In such a situation should not common decency and substantial justice require a court such as the County Court on its own motion to rectify an injustice, and aside from the question of his guilt or innocence in the premises guarantee to Noia even at this late date a fair, a legal, an American trial? In other words, is it ever too late to extend justice to an accused?

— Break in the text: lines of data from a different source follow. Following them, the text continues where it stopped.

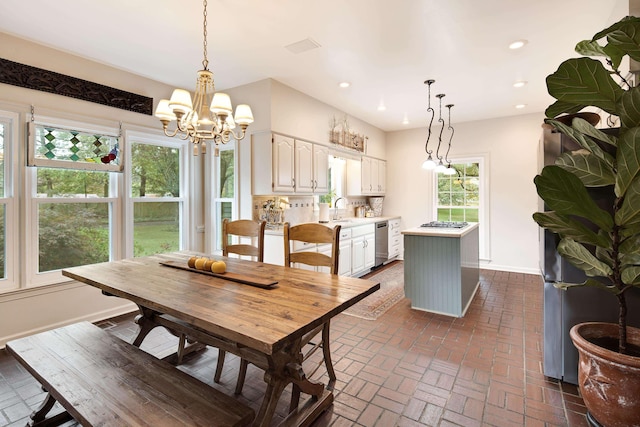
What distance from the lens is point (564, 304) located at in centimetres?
218

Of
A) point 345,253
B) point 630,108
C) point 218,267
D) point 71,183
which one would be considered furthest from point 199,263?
point 345,253

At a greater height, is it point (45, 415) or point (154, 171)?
point (154, 171)

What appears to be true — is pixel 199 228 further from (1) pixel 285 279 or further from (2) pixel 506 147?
(2) pixel 506 147

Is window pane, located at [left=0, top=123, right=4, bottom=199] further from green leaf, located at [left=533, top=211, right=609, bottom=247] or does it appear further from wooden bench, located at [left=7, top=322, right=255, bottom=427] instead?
green leaf, located at [left=533, top=211, right=609, bottom=247]

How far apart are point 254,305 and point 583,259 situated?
6.09ft

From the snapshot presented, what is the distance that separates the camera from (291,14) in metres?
2.52

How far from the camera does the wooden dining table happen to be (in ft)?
4.07

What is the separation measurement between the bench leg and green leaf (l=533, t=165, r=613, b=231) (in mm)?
3001

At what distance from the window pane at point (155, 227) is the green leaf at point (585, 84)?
4199 mm

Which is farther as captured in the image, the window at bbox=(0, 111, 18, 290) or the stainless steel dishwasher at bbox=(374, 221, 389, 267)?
the stainless steel dishwasher at bbox=(374, 221, 389, 267)

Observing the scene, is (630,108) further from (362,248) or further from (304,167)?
(362,248)

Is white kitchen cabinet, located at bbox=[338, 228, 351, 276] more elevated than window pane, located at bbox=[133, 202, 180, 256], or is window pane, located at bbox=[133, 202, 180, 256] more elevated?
window pane, located at bbox=[133, 202, 180, 256]

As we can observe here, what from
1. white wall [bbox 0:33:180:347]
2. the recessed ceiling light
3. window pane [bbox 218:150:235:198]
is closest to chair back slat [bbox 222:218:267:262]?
window pane [bbox 218:150:235:198]

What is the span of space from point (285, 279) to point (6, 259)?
2.83 metres
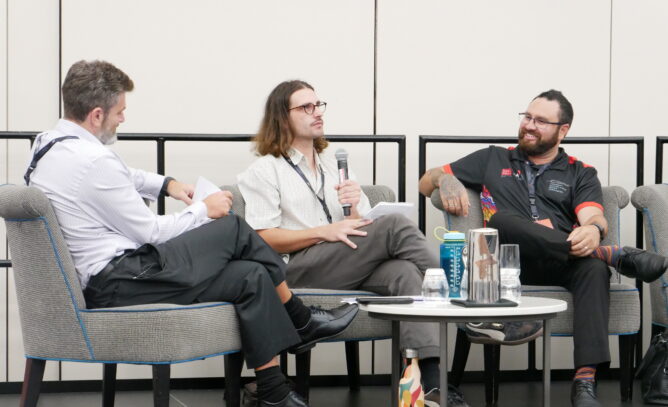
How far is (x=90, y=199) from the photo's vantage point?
8.41ft

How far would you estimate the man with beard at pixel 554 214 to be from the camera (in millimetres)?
3123

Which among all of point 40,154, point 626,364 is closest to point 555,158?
point 626,364

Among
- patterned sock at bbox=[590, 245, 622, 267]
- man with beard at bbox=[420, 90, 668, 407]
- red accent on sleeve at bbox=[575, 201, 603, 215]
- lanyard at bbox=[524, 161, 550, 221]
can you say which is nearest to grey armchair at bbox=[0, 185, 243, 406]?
man with beard at bbox=[420, 90, 668, 407]

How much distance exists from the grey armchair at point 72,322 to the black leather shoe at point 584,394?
1272 millimetres

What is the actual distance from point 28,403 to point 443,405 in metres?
1.14

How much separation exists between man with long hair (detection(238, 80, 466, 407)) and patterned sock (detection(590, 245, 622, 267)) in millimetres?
584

Petitioner addresses his motion to the inherent power of this court to vacate its own judgment procured in violation of a constitutional right. That the power inheres to set aside judgments based on fraud and misrepresentation or on deprivation of due process has been authoritatively established, notably in Matter of Lyons v. Goldstein (290 N. Y. 19) and Matter of Morhous v. Supreme Court of New York (293 N. Y. 131). That fraud and misrepresentation were employed to secure the alleged confession which is the only substantial evidence in this case has been authoritatively established in the United States court’s findings (supra) in ruling on the Caminito writ of habeas corpus *450(222 F. 2d 698). That Noia, no less than Caminito and Bonino, was deprived of his constitutional right to due process of law at his trial, is apparent from all the facts presented, as well as from the ruling of the higher courts which granted relief to his two codefendants.

This court is convinced that it would be a travesty on justice to withhold from petitioner the relief he seeks in view of the tainted antecedents of the conviction entered against him. To withhold the relief because of a procedural technicality would compound the injustice. On any conception of constitutional law, it would be unthinkable to condemn petitioner to serve out a life sentence on a palpably illegal conviction by foreclosing the only available avenue of judicial review.

It may be noted that in People v. Campbell, the Court of General Sessions (by Judge Mullen) held that it had inherent power to rectify its own judgment after this was determined to have been erroneous, even though the defendant in that case, like Noia, had not availed himself of the right to appeal the judgment. This decision of General Sessions has not been upset as far as we can learn.

On all of the foregoing, as well as on its own examination of all the facts, the court grants the petitioner’s motion. The judgment of conviction as against Charles Noia, is hereby vacated and set aside and a new trial ordered.

Enter order and serve the proper copies.